# WHAT THIS TASK INVOLVES
Please render the items below as a JSON list of strings, with one string for each line and blank lines left out.

# RECORDS FOR THIS TASK

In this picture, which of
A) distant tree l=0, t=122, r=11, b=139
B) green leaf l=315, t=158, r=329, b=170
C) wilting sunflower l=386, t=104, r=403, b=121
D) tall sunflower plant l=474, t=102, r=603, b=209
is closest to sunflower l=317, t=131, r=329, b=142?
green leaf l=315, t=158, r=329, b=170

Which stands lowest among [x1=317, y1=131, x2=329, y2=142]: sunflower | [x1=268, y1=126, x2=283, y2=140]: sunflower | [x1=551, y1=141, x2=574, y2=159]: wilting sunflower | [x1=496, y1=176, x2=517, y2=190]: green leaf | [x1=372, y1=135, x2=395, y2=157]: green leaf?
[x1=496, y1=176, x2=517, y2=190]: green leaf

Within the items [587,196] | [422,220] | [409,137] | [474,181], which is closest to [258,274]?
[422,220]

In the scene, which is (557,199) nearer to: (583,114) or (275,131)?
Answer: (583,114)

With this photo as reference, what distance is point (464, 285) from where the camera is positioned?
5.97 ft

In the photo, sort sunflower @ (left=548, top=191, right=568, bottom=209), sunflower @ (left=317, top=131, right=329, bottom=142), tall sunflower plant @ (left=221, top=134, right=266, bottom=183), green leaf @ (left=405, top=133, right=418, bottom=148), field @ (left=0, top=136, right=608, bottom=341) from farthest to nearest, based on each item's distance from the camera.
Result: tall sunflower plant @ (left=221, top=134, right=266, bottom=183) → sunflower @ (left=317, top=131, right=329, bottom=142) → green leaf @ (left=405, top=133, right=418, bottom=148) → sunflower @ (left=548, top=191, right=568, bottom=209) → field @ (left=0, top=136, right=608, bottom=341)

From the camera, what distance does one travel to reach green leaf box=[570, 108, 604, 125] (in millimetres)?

# RESPONSE TO THIS TASK
[
  "In this picture, which of",
  "A) distant tree l=0, t=122, r=11, b=139",
  "B) green leaf l=315, t=158, r=329, b=170",
  "C) wilting sunflower l=386, t=104, r=403, b=121",
  "D) tall sunflower plant l=474, t=102, r=603, b=209",
  "is closest to sunflower l=317, t=131, r=329, b=142?",
  "green leaf l=315, t=158, r=329, b=170",
  "Which stands lowest among [x1=317, y1=131, x2=329, y2=142]: sunflower | [x1=268, y1=126, x2=283, y2=140]: sunflower | [x1=551, y1=141, x2=574, y2=159]: wilting sunflower | [x1=496, y1=176, x2=517, y2=190]: green leaf | [x1=372, y1=135, x2=395, y2=157]: green leaf?",
  "[x1=496, y1=176, x2=517, y2=190]: green leaf",
  "Within the items [587,196] | [422,220] | [409,137] | [474,181], which is closest to [258,274]?",
  "[422,220]",
  "In the scene, which is (557,199) nearer to: (583,114) or (275,131)?",
  "Answer: (583,114)",
  "With this photo as reference, what distance is point (464, 285) from where the camera is positioned?",
  "5.97 ft",
  "In the photo, sort sunflower @ (left=548, top=191, right=568, bottom=209), sunflower @ (left=317, top=131, right=329, bottom=142), tall sunflower plant @ (left=221, top=134, right=266, bottom=183), green leaf @ (left=405, top=133, right=418, bottom=148), field @ (left=0, top=136, right=608, bottom=341) from farthest to nearest, based on each item's distance from the camera.",
  "Result: tall sunflower plant @ (left=221, top=134, right=266, bottom=183) → sunflower @ (left=317, top=131, right=329, bottom=142) → green leaf @ (left=405, top=133, right=418, bottom=148) → sunflower @ (left=548, top=191, right=568, bottom=209) → field @ (left=0, top=136, right=608, bottom=341)",
  "From the camera, what distance does one travel to reach green leaf box=[570, 108, 604, 125] (in millimetres)?"
]